Les données de l'étude actuelle ont été collectées entre juillet 2001 et mai 2019 auprès des équipes professionnelles ayant participé à la Champions League (UCL) soit, 49 équipes de 19 pays européens, soit un total de 3302 joueurs inclus.

RAPPELS


  • On appelle exposition, le temps de jeu qu’il soit en entraînement ou en match. L’exposition a été relevé par le responsable médical de chaque équipe pour chaque joueur sur un registre de présence, sur lequel était noté également l'absence des joueurs pour cause de blessure, de maladie, de sélection en équipe nationale ou pour d'autres raisons.  
  • On appelle incidence le nombre de blessures pour 1000 heures de jeu ((Σ blessures /Σ h. d'exposition) ×1000). 
  • On appelle burden, le nombre de jours d’absence du fait d’une blessure pour 1000 heures d’exposition ((Σ lay-off days /Σ heures d'exposition) ×1000). 

Quatre mesures de blessures ont été analysées pour toutes les blessures :

  1. l'incidence des blessures à l'entraînement,  
  2. l'incidence des blessures en match,  
  3. le burden des blessures survenues à l'entraînement 
  4. le burden des blessures survenues en match.   

Des analyses spécifiques des blessures musculaires et ligamentaires ont été effectuées, car ce sont les deux types de blessures les plus courantes dans le football professionnel. L’ECIS a également relevé la disponibilité de l'équipe, l'absence pour cause de blessure et l'incidence des rechutes.

Qu’ont-ils constaté ?

  • Un total de 11 820 blessures ont été signalées pendant 1 784 281 heures d'exposition, ce qui représente une incidence totale de blessures de 6,6/1000 heures (IC 95% 6,5 à 6,7).
  • La majorité des blessures signalées sont survenues pendant le match (6785 blessures de match et 5035 blessures d'entraînement), ce qui représente une incidence de 23,8/1000 heures de match.
  • L'incidence des blessures à l'entraînement était de 3,4/1000 heures.
  • Les blessures musculaires (n=4763) et les blessures ligamentaires (n=1971) représentaient respectivement 40% et 17% de toutes les blessures signalées.

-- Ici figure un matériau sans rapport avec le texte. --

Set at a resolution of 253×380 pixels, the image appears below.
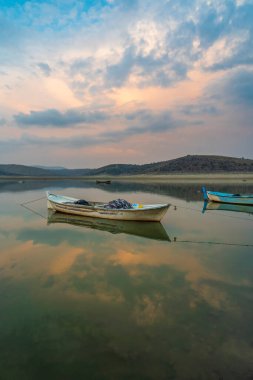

Statistiques sur les équipes

  • La taille moyenne des équipes était de 25 joueurs (95 % IC 22 à 28).
  • Les équipes avaient en moyenne 215 séances d'entraînement (IC 95% 177 à 253) et jouaient 60 matchs (IC 95% 52 à 68) de première équipe par saison, ce qui correspond à une moyenne de 3,6 séances d'entraînement pour chaque match joué (IC 95% 3,0 à 4,2).

Tendances temporelles de l'incidence des blessures
Les analyses des tendances temporelles ont montré une diminution de l'incidence des blessures, de 3 % par saison au cours des 18 années de la période d'étude, tant à l'entraînement que lors des matchs. L'incidence des blessures ligamentaires a également diminué au cours de la période d'étude, avec 5 % par saison à l'entraînement et 4 % par saison en match. L'incidence des blessures musculaires n'a pas changé au fil du temps.

Tendances temporelles pour la gravité des blessures
Il n'y a pas eu de tendances significatives dans la gravité (nombre moyen de jours perdus-day loss) de toutes les blessures à l'entraînement. Cependant, la gravité des blessures ligamentaires à l'entraînement a augmenté de 4 % par saison. La gravité des blessures lors des matchs a également augmenté, de 1% par saison, tandis qu'aucune tendance significative n'a été observée pour les blessures ligamentaires ou musculaires survenues lors des matchs.

Évolution dans le temps du burden
Le burden des blessures en match a diminué de 2 % par saison, tandis qu'aucune évolution statistiquement significative du burden des blessures d'entraînement n'a été observée. En outre, aucune tendance significative n'a été détectée pour le burden des blessures ligamentaires ou musculaires, que ce soit à l'entraînement ou en match.

Tendances temporelles pour l'incidence des rechutes
L'incidence des rechutes a diminué de 5 % par saison, tant à l'entraînement qu'en match. Des tendances similaires ont été observées pour les lésions ligamentaires, avec une diminution de 6 % à l'entraînement et de 7 % en match. L'incidence des lésions musculaires a diminué de 4 % en matchs, mais il n'y a pas eu de diminution significative à l'entraînement.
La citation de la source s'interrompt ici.